Back to the quiz show, a question on a Shakespeare play, "In which of the plays of Shakespeare, is one of the characters named 'Costard'?". Ram calls this man because he is an English teacher, but the teacher is unsure of the answer. Nevertheless, the teacher still tells Ram to go for the answer he is most sure of, which turns out to be the right answer, Love's Labours Lost.

=== 1,000,000,000 Rupees: The Thirteenth Question ===
The last question was asking about the key of Beethoven's work, Piano Sonata No. 29. But Ram didn't know the answer. Ram, however, confronted Prem Kumar and revealed his true intention of attending the show -- that was to meet and kill him. Ram explained that Prem was the man who hurt Neelima and severely abused Nita, the prostitute he called in Agra.
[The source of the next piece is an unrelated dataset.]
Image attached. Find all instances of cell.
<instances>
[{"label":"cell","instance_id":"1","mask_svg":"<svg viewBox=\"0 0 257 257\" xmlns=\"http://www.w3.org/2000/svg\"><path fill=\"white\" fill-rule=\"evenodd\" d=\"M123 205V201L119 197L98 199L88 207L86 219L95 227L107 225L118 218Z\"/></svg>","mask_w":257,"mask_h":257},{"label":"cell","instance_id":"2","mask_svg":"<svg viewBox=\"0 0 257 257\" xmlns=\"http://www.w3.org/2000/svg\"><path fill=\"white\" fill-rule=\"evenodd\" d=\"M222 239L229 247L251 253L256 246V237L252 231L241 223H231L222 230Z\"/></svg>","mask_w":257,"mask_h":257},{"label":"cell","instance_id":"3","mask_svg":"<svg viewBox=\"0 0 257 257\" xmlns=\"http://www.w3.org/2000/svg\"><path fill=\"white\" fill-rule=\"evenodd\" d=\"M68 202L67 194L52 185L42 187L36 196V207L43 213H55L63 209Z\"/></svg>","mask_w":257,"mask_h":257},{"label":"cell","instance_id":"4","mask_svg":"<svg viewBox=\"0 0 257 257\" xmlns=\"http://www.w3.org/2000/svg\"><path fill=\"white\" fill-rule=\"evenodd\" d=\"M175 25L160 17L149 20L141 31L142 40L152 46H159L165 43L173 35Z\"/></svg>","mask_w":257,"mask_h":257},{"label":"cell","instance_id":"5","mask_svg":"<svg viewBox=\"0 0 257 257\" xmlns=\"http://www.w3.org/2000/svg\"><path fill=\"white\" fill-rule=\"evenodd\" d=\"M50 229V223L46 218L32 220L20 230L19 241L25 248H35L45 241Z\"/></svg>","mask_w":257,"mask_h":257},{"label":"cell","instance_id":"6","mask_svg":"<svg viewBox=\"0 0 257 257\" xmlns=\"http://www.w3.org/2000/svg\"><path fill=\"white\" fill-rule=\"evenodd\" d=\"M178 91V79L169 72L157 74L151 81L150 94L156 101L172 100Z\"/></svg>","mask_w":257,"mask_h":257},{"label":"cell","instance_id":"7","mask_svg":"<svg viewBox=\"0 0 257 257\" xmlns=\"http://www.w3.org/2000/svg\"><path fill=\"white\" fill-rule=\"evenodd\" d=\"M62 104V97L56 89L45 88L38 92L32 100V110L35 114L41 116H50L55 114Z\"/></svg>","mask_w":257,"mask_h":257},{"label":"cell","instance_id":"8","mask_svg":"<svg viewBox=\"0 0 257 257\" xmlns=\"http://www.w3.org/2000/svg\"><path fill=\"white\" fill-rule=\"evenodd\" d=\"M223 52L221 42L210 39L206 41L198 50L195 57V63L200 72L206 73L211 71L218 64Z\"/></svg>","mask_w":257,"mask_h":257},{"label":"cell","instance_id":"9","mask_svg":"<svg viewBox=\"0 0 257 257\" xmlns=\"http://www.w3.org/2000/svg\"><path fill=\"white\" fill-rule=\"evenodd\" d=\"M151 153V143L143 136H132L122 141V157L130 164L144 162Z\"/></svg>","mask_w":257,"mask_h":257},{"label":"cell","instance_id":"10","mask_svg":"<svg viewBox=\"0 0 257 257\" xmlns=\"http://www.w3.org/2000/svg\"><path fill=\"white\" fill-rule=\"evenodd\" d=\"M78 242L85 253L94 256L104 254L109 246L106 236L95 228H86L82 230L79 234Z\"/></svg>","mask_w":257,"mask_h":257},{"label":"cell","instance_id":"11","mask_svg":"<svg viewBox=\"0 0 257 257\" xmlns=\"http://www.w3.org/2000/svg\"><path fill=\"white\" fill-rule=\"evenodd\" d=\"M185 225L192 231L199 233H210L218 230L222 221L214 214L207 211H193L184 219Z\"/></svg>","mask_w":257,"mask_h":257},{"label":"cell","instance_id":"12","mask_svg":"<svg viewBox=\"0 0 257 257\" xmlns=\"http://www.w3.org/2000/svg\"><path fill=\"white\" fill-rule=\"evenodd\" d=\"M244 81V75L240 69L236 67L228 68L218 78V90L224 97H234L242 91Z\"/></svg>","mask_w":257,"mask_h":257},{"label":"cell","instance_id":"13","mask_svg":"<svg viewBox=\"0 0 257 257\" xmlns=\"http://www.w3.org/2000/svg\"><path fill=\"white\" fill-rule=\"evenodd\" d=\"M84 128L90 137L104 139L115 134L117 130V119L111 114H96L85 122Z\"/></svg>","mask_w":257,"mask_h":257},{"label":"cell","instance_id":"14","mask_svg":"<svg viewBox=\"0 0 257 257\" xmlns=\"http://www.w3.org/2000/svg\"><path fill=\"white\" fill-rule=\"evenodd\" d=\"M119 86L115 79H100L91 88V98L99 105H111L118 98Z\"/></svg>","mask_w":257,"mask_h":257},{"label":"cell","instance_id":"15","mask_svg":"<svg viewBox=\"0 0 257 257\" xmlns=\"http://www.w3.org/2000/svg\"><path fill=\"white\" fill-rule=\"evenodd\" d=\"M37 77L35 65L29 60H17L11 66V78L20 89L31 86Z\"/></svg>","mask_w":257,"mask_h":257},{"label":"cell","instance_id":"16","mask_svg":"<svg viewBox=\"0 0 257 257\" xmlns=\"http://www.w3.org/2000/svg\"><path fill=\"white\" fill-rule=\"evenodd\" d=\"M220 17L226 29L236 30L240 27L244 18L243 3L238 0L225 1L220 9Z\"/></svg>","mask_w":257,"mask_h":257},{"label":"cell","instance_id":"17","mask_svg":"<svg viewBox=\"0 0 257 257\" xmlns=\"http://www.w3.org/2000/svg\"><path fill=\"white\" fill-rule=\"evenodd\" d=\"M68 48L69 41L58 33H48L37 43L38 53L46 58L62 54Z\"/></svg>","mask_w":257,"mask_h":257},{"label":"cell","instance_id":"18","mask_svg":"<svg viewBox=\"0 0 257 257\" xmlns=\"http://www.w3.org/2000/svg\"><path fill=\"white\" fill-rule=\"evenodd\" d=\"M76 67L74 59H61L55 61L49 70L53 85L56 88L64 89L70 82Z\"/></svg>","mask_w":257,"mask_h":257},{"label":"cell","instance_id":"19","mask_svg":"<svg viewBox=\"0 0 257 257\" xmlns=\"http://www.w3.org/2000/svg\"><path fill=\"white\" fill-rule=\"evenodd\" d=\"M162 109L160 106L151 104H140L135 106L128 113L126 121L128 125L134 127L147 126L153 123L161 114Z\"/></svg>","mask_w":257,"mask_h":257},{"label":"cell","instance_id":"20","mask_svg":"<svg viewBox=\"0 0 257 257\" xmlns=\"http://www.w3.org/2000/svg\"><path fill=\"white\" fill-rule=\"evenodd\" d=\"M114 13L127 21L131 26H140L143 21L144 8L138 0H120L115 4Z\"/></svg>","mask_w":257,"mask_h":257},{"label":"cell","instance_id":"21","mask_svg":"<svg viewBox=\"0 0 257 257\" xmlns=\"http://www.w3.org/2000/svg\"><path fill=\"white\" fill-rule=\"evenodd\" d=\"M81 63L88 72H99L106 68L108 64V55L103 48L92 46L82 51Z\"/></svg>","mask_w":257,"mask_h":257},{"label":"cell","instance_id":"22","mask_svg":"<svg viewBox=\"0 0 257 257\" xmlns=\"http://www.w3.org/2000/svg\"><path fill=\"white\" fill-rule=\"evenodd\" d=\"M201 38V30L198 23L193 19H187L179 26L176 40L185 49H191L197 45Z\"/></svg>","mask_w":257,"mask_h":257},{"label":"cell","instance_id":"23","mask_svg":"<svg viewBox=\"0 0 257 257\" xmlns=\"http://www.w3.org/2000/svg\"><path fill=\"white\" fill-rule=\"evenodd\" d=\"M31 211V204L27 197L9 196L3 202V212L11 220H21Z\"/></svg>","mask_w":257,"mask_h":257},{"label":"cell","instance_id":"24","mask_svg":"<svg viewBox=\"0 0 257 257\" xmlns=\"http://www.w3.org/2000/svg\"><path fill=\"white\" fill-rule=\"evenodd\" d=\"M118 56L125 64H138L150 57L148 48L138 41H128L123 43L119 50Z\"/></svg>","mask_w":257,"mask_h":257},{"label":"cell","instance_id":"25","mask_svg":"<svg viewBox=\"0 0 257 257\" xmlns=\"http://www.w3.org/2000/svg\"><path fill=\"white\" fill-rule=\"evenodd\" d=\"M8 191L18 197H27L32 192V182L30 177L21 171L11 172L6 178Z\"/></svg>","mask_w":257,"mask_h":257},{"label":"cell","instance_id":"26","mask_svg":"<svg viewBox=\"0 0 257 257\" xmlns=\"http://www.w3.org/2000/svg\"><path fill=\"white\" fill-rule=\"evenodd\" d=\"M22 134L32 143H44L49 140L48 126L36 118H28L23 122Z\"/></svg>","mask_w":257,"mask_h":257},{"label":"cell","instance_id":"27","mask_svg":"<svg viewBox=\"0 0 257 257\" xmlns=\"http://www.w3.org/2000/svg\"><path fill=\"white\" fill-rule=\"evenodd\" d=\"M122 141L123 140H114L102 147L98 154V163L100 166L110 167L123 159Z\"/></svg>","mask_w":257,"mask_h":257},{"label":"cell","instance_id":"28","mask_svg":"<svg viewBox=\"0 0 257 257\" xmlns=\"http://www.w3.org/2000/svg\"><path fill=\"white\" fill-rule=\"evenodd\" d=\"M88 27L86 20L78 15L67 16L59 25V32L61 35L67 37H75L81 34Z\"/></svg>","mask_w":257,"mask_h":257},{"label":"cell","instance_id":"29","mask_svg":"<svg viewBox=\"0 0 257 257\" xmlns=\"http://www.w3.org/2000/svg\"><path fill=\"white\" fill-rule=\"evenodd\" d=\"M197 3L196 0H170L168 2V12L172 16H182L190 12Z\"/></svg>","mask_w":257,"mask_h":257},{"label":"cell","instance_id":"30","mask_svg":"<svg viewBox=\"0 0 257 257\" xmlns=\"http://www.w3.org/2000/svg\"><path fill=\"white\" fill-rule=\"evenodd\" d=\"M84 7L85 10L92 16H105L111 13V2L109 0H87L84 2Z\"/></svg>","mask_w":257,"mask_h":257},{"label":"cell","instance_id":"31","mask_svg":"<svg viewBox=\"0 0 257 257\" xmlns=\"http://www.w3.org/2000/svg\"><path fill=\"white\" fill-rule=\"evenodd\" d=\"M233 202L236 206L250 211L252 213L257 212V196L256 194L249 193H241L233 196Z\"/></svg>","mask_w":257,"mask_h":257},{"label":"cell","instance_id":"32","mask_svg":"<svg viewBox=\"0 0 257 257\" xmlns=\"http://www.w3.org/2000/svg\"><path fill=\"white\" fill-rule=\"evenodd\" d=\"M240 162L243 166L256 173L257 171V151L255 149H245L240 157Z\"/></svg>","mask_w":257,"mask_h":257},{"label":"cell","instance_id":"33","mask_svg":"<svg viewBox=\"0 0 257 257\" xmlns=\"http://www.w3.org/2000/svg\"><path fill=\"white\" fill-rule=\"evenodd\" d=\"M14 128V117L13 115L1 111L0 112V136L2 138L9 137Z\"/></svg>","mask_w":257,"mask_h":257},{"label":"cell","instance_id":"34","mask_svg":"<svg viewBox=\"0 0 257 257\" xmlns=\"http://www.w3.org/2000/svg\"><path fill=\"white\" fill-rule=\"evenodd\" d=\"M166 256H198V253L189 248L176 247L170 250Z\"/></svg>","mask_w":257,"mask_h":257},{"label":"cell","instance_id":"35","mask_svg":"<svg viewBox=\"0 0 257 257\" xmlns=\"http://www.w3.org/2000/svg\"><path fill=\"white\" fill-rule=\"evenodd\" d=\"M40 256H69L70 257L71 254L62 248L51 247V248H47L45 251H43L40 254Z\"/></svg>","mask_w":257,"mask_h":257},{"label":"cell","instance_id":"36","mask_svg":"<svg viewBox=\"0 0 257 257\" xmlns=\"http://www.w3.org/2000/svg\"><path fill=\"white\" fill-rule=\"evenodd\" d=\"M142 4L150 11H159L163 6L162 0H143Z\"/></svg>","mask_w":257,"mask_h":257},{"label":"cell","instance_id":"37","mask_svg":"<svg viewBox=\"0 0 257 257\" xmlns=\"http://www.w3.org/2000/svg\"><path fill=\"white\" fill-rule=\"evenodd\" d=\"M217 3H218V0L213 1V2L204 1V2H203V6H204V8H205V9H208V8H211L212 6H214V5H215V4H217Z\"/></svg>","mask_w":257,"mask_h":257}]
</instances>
Prem offered to give him the answer to the question - that was B-flat major - in order to not get killed by Ram. Ram agreed and answered with the answer provided by Prem, and Ram won the show in the end.

=== Epilogue ===
Ram finishes his story, which he was telling to his lawyer, Smita. Smita tells him that she is not named Smita. She is Gudiya, the daughter of Mr. Shantaram, whom Ram thought he had killed – but in reality, Mr. Shantaram had only broken his leg and completely reformed himself. Now she knows Ram did not cheat, and she helps free him.

== Inspirations ==
The story's idea came from a local newspaper's report about children living in the Indian slums using mobile phones and the Internet. At around the same time, Charles Ingram, a British army major, was found guilty of cheating in the British version of the television show Who Wants to Be a Millionaire? To quote Swarup: “If a British army major can be accused of cheating, then an ignorant tiffin boy from the world's biggest slum can definitely be accused of cheating.”

== Reception ==
Q & A won the South Africa's Boeke Prize 2006. It was also nominated for the Best First Book by the Commonwealth Writers' Prize and won the Prix Grand Public at the 2007 Paris Book Fair.

To date, the book has sold translation rights in 43 languages, including Arabic, French, German, Italian, Dutch, Danish, Spanish, Greek, Romanian, Finnish, Slovenian, Croatian, Turkish, Icelandic, Chinese, Polish, Russian (Question — Answer), Norwegian, Swedish, Bulgarian, Serbian, Hindi, Gujarati (as Jackpot), Marathi, Punjabi, Tamil, Sinhala, Indonesian, Thai, Vietnamese, Japanese and Hebrew (both as The Riddle Boy from Mumbai), and Portuguese.